In Glen Inagh, not far from the head of Kylemore Lake, at the foot of Mulrea Mountain, near the Killeries, on the western side of Croagh Patrick, and in Ballycroy, near the lake of Carreg-a-biniogh, and in a spot between Corselieve and Nephin Beg mountains, he had awakened, he said, responses that might almost be thought superhuman. The valleys and cliffs seemed to start into life, and their voices were lifted up as if they were living things.
“But,” said he, lowering his voice, “it were vain for you or any other mortal to attempt to find out these peculiar spots. I alone discovered them, and with me the knowledge of their existence will die. As no living man has the powers of invitation that I possess, so is it vain to expect from Nature a similar response. It cannot be.”
I readily assented to this assertion, being, of course, quite convinced that the response of the echo must be more or less wonderful according to the skill of the musician.
My companion was in all respects a gentleman, was a first-rate judge of the laws of harmony, knew the merits and demerits of all the principal composers and artists of the day, intermingled many interesting anecdotes with his disquisitions, and criticised with taste and learning.
Ere we parted for the night, he invited me to accompany him on the following morning on an excursion into the Ballycroy mountains; and it was in this valley, not very far from the spot in which we are now sitting, that he gave me a specimen of his powers of “awakening the voice of Nature.”
He placed me on a certain spot, and, exacting a promise that I would not follow him, he retired, and in about a quarter of an hour gave me such a treat in his peculiar art as I can never forget. To describe it is impossible. No band of instrumental music in the world could equal it.
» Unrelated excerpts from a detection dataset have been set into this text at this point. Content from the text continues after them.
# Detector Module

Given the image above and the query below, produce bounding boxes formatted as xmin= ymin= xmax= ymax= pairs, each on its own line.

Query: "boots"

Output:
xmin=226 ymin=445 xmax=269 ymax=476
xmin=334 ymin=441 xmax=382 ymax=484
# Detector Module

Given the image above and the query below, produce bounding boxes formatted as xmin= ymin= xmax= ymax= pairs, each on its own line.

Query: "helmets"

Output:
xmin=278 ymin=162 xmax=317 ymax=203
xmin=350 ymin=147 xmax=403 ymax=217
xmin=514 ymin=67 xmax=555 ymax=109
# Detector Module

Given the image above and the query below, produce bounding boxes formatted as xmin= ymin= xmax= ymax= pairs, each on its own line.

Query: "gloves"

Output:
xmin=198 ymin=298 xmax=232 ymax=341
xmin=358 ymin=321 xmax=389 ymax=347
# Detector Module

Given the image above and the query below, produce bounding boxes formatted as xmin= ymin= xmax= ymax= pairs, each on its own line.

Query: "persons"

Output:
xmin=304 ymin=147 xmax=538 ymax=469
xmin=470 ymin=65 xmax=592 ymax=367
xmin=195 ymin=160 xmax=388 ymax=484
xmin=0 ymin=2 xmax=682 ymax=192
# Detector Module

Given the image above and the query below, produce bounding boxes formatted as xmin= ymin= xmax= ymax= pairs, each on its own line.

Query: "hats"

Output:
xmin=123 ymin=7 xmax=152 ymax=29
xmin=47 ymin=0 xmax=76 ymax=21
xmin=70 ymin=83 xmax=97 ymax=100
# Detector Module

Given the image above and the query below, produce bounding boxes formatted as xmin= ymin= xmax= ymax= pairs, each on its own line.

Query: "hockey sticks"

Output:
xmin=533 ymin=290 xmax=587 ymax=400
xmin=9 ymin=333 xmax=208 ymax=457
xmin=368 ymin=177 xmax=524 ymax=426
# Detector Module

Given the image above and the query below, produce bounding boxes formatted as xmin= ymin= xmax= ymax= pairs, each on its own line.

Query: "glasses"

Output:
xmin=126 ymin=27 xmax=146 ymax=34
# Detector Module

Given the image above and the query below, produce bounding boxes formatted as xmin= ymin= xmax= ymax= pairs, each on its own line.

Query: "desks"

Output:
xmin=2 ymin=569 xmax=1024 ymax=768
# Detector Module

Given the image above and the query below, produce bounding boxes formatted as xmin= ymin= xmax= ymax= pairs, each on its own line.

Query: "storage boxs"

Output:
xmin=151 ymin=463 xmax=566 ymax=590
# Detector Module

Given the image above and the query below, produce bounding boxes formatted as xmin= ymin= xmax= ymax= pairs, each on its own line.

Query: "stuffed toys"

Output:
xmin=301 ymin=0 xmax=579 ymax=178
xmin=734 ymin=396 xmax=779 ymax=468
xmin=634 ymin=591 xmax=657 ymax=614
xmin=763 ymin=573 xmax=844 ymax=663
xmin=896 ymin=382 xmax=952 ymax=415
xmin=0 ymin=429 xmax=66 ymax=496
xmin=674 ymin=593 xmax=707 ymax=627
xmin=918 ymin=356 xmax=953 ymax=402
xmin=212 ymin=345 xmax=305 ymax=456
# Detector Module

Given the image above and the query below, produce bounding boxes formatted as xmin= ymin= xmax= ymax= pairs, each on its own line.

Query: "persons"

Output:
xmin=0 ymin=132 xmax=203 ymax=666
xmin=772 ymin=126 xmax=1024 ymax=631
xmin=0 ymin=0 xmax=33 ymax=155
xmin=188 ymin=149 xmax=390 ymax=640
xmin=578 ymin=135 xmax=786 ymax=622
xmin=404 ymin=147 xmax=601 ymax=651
The reverberations were perfectly astounding. The rocks and mountains seemed alive with the soul of harmony; the softest and wildest notes floated on the air—now close, now distant; now dying away in some distant recess of the valley, now awakening louder and louder among the cliffs and precipices; at one moment faint as the whisper of the breeze, at another loud, clear, and bold as the trumpet of the Archangel.
“But,” continued Mr. S—, smiling, “I dare say by this time you think me as enthusiastic as my friend. Certainly, I never before or since have experienced the sensations which at that time overpowered me, and I no longer either smiled or wondered at the zeal of my new acquaintance in his peculiar and eccentric pursuit.
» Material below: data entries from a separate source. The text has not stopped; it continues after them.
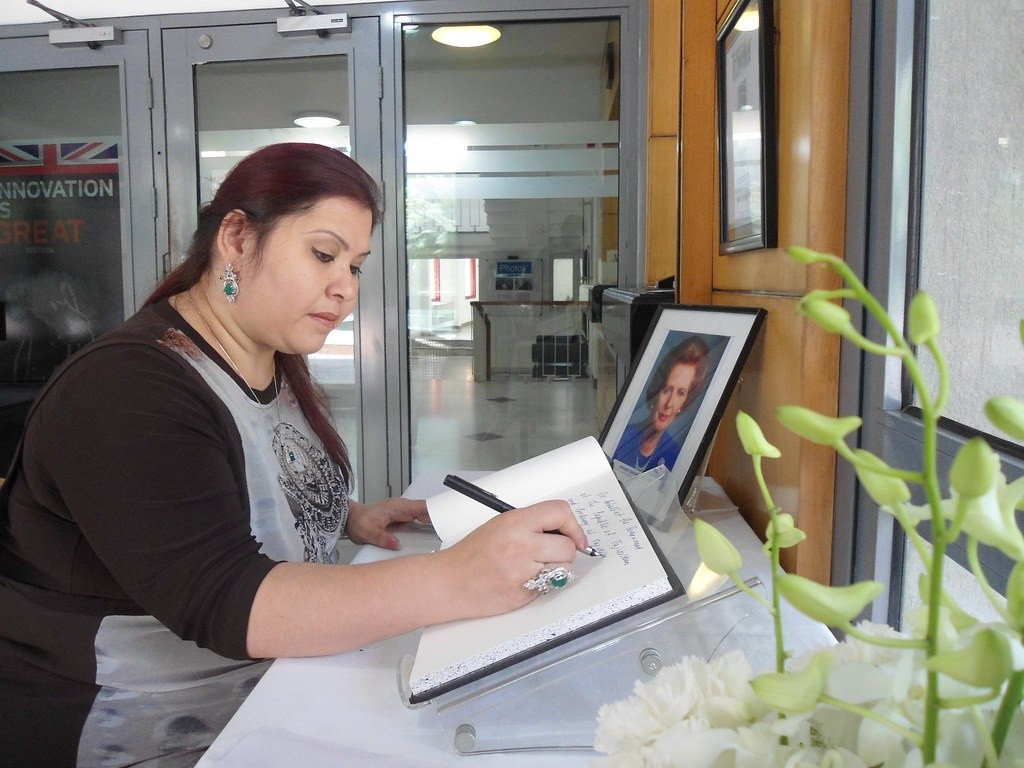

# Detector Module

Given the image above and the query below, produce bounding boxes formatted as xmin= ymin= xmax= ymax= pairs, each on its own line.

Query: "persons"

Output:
xmin=611 ymin=334 xmax=710 ymax=492
xmin=0 ymin=142 xmax=589 ymax=768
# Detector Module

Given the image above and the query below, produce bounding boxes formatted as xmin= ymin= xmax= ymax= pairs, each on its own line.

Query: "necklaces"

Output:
xmin=189 ymin=293 xmax=296 ymax=463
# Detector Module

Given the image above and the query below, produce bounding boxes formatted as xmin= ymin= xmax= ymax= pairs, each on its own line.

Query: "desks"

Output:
xmin=195 ymin=468 xmax=855 ymax=766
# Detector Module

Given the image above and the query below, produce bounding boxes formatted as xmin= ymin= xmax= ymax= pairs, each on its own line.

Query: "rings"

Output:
xmin=522 ymin=561 xmax=580 ymax=596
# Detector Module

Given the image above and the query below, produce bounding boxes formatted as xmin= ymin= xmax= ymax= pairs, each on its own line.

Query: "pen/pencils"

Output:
xmin=443 ymin=474 xmax=605 ymax=558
I never saw him afterwards but once, nor could I ever discover the exact spot from whence this astonishing echo could be produced. That it is within a quarter of a mile of this spot, I am convinced; and when I last caught sight of him, he was leaning pensively against the rock, round whose base we turn on entering the glen below us.
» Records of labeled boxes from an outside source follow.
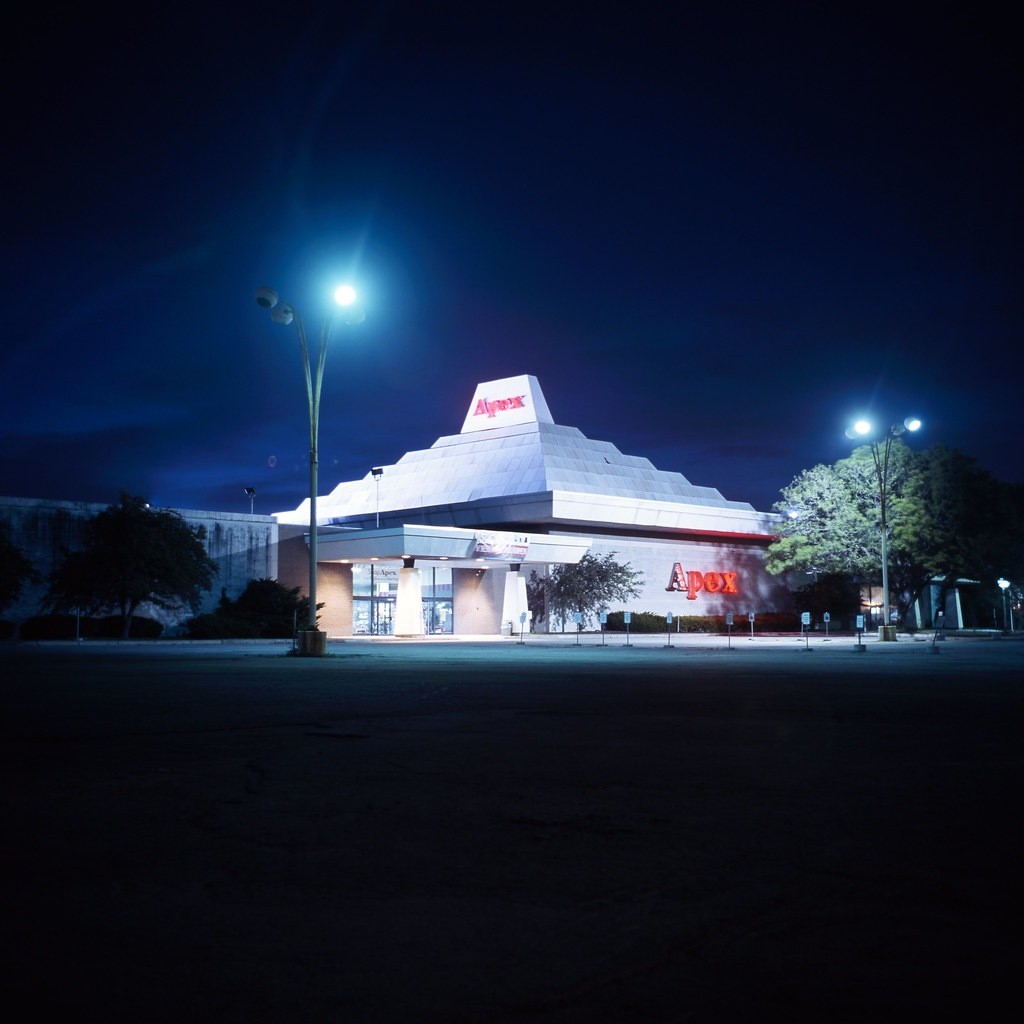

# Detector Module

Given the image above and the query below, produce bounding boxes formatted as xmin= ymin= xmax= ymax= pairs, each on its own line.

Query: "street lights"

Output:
xmin=999 ymin=580 xmax=1014 ymax=631
xmin=845 ymin=416 xmax=923 ymax=640
xmin=255 ymin=280 xmax=357 ymax=647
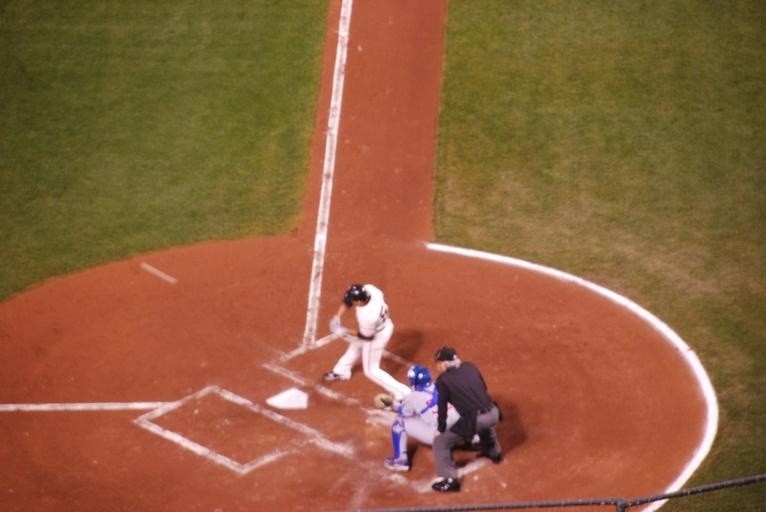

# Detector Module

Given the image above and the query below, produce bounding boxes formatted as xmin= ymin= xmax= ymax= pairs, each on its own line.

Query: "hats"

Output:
xmin=434 ymin=346 xmax=457 ymax=361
Our greeting was short. He congratulated me upon my improvements, but declared significantly that ‘Art would drive out Nature.’
“This,” he said, “is my last visit to this valley. It was once a favourite spot of mine, but the presence of man has tainted it. In Corranabinna, I am safe from intrusion. There, man will never pitch his tent; it is too near the sky; and let me tell you, sir, Nature speaks there in a language that even these rocks could never equal.”
I could not prevail upon him to accept the rude hospitalities of my cottage, and, after we had parted about ten minutes, a few discordant notes of his bugle awakened a thousand more discordant echoes, and I never saw him more!